What you have to do:
Search for the word "treeshrew" in the entries. Each line that holds it should be copied.

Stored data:

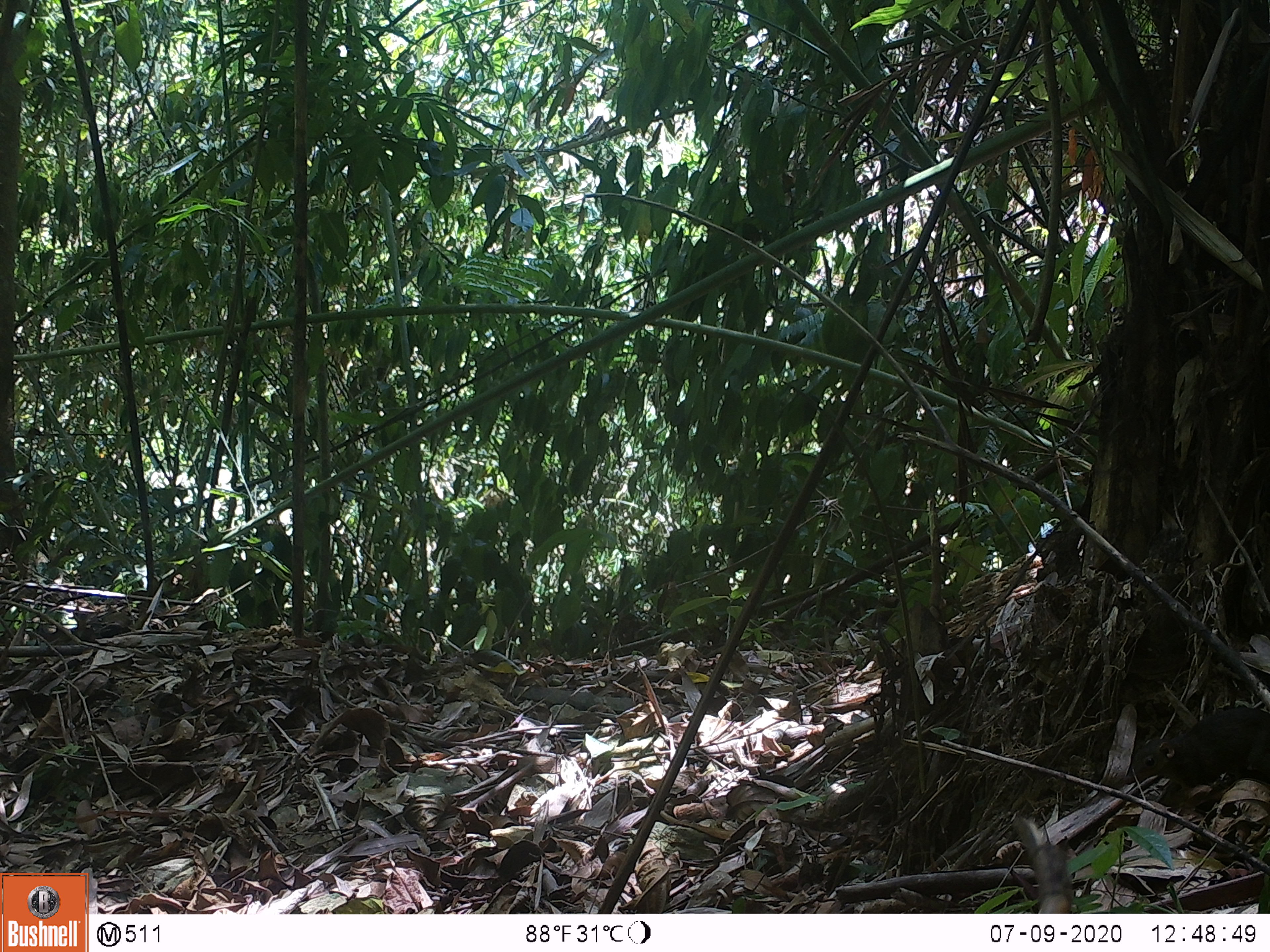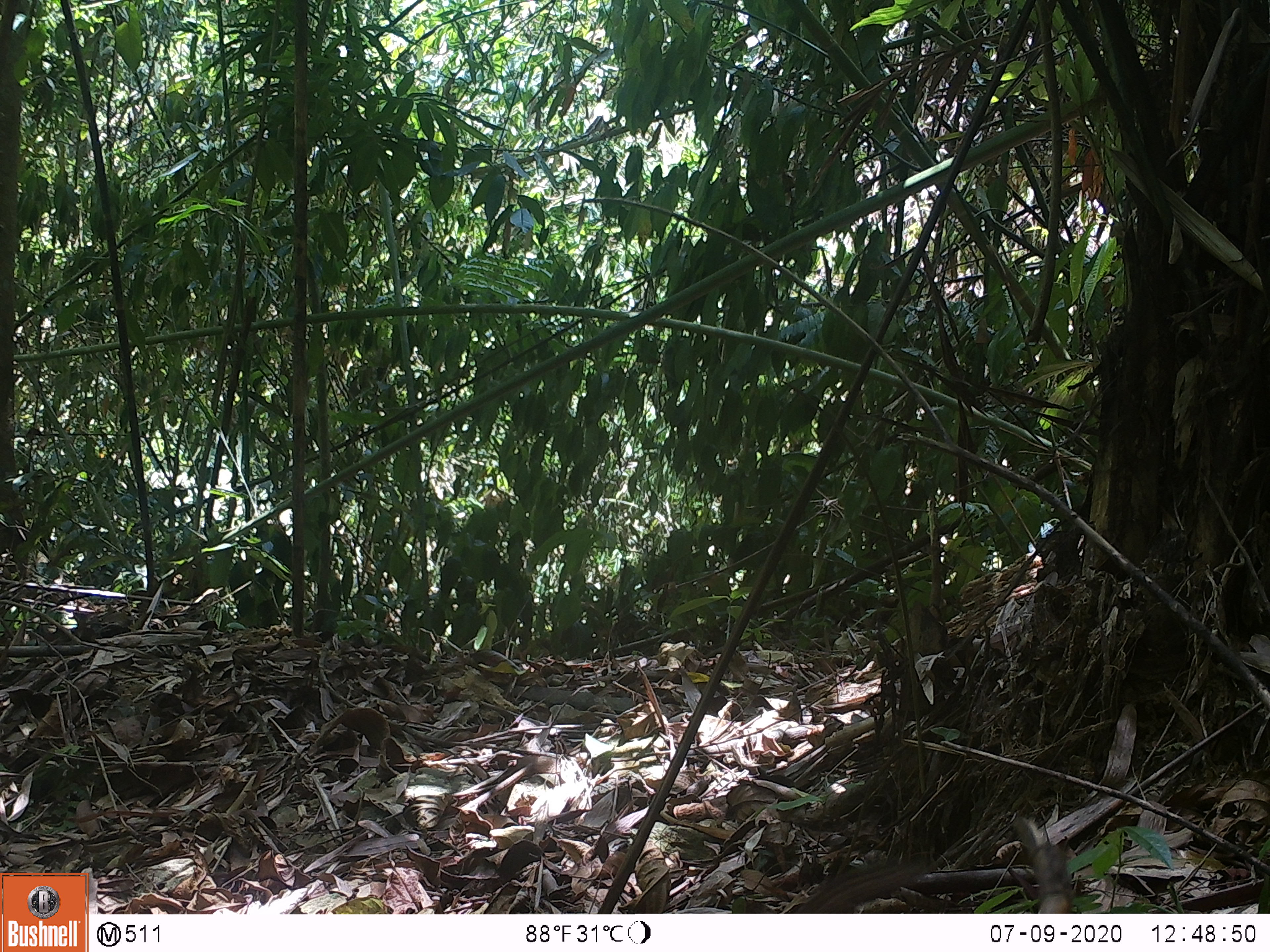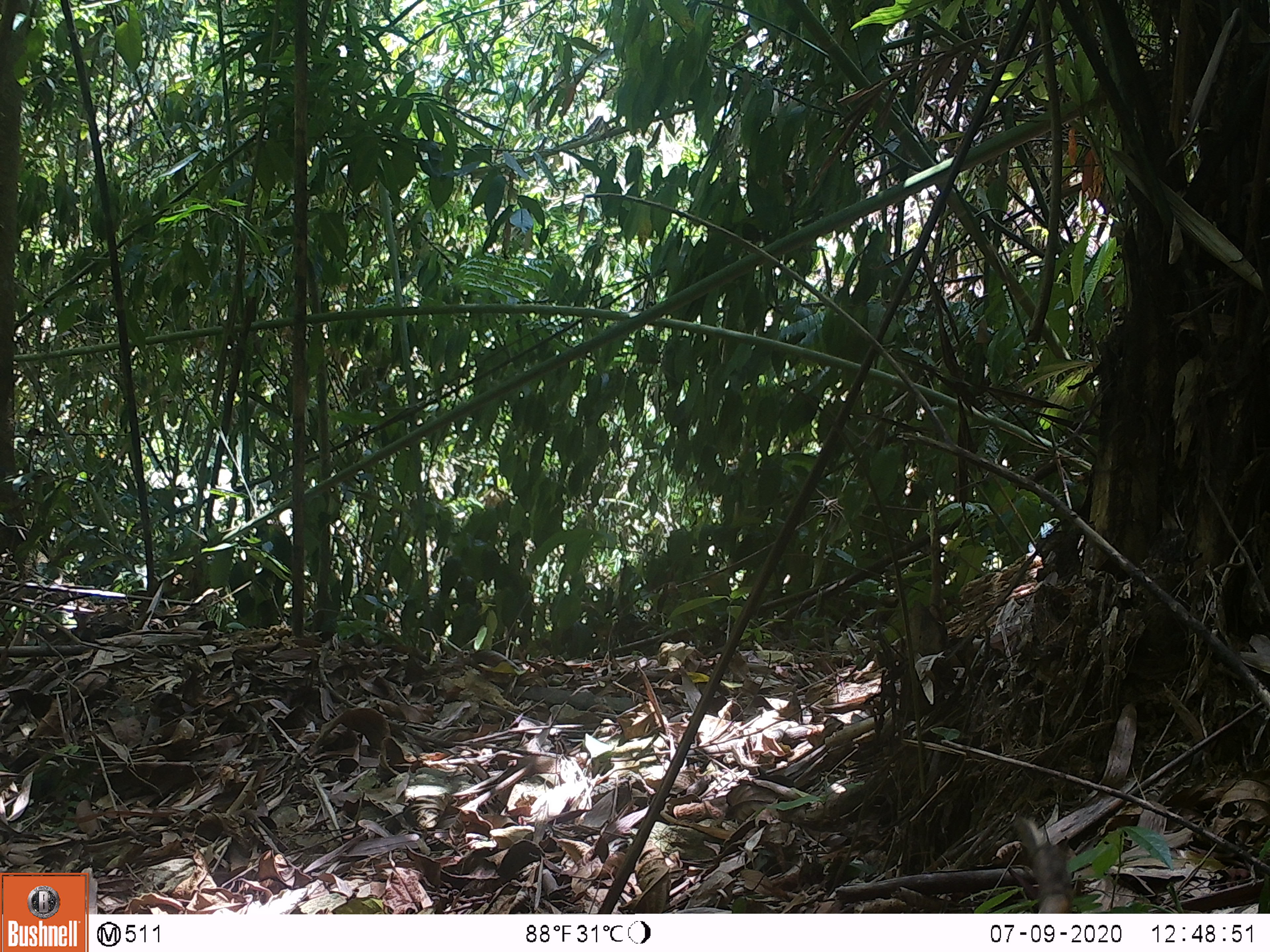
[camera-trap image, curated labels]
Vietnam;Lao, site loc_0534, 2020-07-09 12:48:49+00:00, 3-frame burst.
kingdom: Animalia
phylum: Chordata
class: Mammalia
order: Scandentia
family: Tupaiidae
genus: Tupaia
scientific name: Tupaia belangeri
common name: northern treeshrew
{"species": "northern treeshrew (Tupaia belangeri)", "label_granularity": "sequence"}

Answer to this task:
common name: northern treeshrew
{"species": "northern treeshrew (Tupaia belangeri)", "label_granularity": "sequence"}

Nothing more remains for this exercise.